On January 5, 2021 OpenAI presented two highly innovative systems for artificial intelligence. DALL-E, a system that can create images from simple text, and CLIP, a second model that can learn to recognize categories of objects very quickly.

DALL-E: A model based on GPT-3

Maybe your brain made the connection, but here is the explanation of the name DALL-E: it is indeed the contraction of the name of surrealist artist Salvador Dali and the robot WALL-E. A great find that fits perfectly with DALL-E’s raison d’etre, if there ever is. This artificial intelligence model has a simple task: to create an image from a text. If this indeed seems very simple on paper, it is still an extremely complex task for a robot.
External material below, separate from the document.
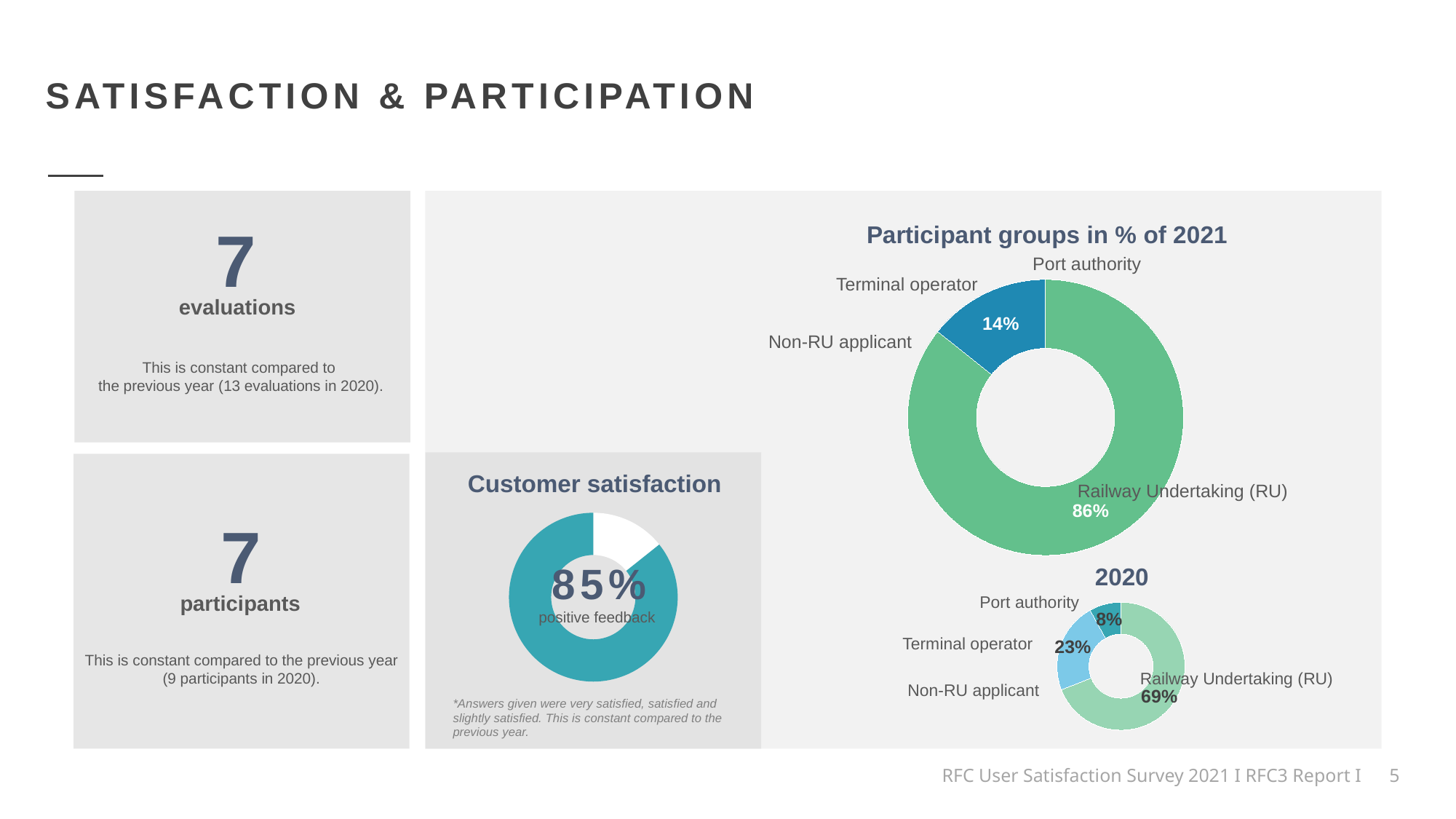
In the Participant groups in % of 2021 chart, what share is Terminal operator? 14% In the 2020 chart, what share is Port authority? 8% In the Customer satisfaction chart, what percentage of feedback was positive? 85% In the 2020 chart, what share is Railway Undertaking (RU)? 69% In the Participant groups in % of 2021 chart, which group has the largest share? Railway Undertaking (RU) In the 2020 chart, what share is Terminal operator? 23% What kind of chart is the Participant groups in % of 2021 chart? Donut (pie) chart In the Participant groups in % of 2021 chart, what is the difference between the Railway Undertaking (RU) share and the Terminal operator share? 72% By how many percentage points did the Railway Undertaking (RU) share change from the 2020 chart to the Participant groups in % of 2021 chart? 17% In the Participant groups in % of 2021 chart, what share is Railway Undertaking (RU)? 86% In the 2020 chart, which labelled group has the smallest share? Port authority In the 2020 chart, which is larger: Terminal operator or Port authority? Terminal operator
DALL-E is based on GPT-3, a language model developed by OpenAI. The company explains, “The GPT-3 model demonstrated that language can be used to direct a neural network to perform various types of text generation. The GPT image showed that the same type of neural network can also be used to generate high fidelity images. We extend these results to show that the manipulation of visual concepts through language is now within reach. “

This model had a monumental bad mood this fall. While it was being used as a medical chatbot, the artificial intelligence advised a patient to commit suicide … OpenAI had nevertheless warned Nabla, the company that used GPT-3 in this context, saying: “belongs to the high stakes category, because people rely on accurate medical information to make life and death decisions, and mistakes in this area can lead to serious harm. “

The AI ​​is able to create breathtaking variants

Whatever happens, DALL-E is unlikely to make such mistakes. At least they certainly won’t have the same consequences. GPT-3 is a template originally created to automate text writing and based on 12 billion parameters. An image can be generated from just a few keywords. The model is also based on hundreds of millions of images and their captions.
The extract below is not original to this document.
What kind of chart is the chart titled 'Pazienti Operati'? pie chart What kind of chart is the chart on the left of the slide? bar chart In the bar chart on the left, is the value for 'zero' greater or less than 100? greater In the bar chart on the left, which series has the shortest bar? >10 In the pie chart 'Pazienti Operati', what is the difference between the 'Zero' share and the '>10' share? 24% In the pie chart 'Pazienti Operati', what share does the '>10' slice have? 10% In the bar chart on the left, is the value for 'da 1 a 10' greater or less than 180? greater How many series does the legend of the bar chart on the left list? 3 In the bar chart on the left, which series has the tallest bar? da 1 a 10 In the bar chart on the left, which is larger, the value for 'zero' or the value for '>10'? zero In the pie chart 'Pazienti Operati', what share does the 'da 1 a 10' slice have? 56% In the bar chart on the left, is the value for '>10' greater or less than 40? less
For example, DALL-E has succeeded in generating the following image from this text: “Illustration of a white radish baby in a tutu walking a dog”. An example that proves that artificial intelligence can perform complex tasks to illustrate a particularly twisted idea. DALL-E can edit and rearrange objects in generated images.

Image generated by DALL-E

It’s interesting how much a single idea can allow artificial intelligence to produce multiple illustrations with small differences. For most of the tests that were carried out, the result is quite good. However, we don’t yet know exactly what DALL-E could be used for in the real world. For this reason, OpenAI promises to organize a new conference shortly to detail the goals and uses of its latest invention.